A discretized deformation gradient tensor, F, was determined from the discrete parametrization by the method of Gullett et al. (2007) and Zimmerman et al. (2009). Briefly, the discrete deformation gradient tensor was defined by minimizing the error between clusters of L points weighted by a cubic spline function.
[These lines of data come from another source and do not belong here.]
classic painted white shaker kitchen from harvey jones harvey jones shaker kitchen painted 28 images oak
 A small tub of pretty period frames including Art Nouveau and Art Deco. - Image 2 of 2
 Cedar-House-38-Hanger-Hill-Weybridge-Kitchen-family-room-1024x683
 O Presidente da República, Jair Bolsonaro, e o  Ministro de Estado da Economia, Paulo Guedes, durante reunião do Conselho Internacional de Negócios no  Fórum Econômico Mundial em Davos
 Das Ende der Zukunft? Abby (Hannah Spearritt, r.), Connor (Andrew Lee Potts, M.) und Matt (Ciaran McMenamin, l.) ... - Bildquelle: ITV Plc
In the case of this analysis, there are N deformed states (different time points) and M points that parametrize the edge, which is being analyzed. Therefore, there are a total of M(N − 1) deformation gradient tensors F_iR. As a result, the F_iR is a function of the initial position X_R = (X₁, X₂) from a Lagrangian perspective.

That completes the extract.